• Task item: Among the lines of the data below, count those that hold the word "difference". Answer with the number alone.

Dataset items
========
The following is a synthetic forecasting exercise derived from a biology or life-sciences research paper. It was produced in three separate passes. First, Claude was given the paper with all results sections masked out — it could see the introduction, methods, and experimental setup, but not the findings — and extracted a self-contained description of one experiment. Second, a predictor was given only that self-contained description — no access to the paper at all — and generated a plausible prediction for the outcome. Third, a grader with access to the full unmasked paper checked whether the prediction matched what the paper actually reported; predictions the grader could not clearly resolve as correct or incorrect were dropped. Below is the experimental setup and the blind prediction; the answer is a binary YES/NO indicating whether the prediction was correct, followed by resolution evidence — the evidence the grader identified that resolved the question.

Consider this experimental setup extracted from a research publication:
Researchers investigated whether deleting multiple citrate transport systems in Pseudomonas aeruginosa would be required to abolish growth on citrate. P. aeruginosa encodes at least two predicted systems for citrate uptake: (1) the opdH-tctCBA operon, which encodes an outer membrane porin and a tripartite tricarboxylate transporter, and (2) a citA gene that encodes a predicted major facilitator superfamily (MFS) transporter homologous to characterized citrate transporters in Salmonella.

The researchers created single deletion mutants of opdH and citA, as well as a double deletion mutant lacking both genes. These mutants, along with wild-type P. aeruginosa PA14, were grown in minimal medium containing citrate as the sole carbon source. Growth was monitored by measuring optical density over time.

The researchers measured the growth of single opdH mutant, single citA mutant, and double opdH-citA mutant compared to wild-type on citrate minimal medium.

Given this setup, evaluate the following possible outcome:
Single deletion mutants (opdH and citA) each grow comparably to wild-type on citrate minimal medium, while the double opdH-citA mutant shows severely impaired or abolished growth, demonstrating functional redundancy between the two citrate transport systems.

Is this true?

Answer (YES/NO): NO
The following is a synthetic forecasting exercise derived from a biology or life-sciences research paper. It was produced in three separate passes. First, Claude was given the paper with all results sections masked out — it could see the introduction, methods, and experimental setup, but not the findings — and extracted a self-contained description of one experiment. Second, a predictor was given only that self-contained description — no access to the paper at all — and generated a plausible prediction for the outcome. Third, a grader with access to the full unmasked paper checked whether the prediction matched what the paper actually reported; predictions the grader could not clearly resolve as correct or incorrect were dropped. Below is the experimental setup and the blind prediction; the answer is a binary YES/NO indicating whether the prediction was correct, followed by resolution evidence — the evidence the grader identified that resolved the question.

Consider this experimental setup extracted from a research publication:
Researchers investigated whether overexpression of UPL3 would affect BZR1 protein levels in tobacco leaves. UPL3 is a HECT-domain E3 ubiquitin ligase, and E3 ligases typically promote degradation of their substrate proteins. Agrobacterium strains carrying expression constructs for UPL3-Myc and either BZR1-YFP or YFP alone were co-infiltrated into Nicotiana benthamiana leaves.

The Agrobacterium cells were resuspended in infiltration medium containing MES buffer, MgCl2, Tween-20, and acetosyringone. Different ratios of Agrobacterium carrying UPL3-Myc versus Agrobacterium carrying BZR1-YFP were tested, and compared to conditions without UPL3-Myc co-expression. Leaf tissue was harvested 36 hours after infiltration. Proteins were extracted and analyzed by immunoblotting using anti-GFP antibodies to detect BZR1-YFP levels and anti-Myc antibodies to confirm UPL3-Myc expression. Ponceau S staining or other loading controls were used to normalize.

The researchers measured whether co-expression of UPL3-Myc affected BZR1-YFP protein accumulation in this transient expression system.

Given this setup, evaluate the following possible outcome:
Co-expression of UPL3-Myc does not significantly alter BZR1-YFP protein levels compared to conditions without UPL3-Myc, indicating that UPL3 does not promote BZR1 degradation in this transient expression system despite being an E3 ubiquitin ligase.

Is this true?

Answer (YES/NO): NO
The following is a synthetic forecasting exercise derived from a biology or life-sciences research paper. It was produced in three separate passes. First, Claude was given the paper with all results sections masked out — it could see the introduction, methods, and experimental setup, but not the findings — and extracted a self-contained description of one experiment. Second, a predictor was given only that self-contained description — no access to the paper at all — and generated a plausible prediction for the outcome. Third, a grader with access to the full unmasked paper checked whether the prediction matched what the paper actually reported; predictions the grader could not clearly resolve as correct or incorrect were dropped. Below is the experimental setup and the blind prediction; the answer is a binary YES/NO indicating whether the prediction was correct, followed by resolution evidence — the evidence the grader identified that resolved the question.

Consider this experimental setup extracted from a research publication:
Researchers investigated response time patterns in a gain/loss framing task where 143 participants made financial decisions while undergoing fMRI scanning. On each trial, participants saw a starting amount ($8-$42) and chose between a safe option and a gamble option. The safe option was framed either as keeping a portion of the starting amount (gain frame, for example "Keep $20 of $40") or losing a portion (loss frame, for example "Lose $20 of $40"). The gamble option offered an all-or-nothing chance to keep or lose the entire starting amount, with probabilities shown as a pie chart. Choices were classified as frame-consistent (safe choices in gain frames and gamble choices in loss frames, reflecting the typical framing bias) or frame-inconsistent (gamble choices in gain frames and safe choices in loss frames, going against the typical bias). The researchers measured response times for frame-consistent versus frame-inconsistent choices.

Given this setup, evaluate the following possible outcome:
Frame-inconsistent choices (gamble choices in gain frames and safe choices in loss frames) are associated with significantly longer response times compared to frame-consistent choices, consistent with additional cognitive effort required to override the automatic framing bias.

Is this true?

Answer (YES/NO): YES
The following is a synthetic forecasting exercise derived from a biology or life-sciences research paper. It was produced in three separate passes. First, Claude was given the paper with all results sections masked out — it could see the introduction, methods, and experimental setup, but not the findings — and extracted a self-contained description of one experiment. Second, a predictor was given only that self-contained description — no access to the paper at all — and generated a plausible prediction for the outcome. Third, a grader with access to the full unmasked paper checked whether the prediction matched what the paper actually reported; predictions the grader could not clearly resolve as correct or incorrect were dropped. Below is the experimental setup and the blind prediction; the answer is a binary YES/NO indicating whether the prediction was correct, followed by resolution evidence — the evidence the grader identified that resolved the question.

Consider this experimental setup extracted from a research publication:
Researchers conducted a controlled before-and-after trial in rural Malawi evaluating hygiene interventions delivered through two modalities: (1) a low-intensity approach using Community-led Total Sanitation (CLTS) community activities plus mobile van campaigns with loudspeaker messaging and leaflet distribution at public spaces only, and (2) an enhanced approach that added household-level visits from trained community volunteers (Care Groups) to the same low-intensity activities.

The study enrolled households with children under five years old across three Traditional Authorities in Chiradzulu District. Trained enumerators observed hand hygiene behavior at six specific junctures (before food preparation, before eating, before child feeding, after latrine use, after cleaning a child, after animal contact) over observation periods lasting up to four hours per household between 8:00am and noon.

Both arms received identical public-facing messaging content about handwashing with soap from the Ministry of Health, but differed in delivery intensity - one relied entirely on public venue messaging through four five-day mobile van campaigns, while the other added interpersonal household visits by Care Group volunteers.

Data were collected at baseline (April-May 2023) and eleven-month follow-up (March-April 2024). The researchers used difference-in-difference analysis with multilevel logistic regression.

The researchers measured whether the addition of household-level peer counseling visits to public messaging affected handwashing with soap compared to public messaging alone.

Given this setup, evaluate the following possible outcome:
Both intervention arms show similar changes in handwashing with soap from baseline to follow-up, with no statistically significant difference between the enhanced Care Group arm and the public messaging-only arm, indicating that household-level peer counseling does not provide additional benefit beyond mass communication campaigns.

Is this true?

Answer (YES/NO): YES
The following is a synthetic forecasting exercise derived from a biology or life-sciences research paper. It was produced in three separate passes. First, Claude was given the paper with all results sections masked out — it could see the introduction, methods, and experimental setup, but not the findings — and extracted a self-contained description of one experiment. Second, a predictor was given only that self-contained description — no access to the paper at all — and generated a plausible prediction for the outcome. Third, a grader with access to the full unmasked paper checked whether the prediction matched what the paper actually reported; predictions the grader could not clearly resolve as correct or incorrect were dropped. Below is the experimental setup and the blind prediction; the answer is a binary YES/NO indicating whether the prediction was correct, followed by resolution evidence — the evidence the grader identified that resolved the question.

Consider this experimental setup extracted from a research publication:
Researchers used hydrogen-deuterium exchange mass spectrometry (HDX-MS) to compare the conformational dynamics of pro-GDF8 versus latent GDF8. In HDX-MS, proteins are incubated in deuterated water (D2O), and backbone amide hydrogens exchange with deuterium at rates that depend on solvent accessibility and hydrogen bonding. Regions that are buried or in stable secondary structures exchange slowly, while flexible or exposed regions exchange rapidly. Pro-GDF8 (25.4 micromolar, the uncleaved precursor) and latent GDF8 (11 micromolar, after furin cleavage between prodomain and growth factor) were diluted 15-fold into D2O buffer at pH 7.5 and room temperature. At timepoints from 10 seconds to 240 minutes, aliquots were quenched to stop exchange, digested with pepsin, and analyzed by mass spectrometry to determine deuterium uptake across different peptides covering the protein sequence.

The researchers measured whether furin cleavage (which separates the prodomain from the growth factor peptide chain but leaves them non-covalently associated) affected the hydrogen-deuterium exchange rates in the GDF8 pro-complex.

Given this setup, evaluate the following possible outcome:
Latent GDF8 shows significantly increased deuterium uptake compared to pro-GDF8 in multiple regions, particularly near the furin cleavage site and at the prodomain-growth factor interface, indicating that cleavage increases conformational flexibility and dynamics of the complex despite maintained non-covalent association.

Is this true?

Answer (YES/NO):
========
• Output below: 2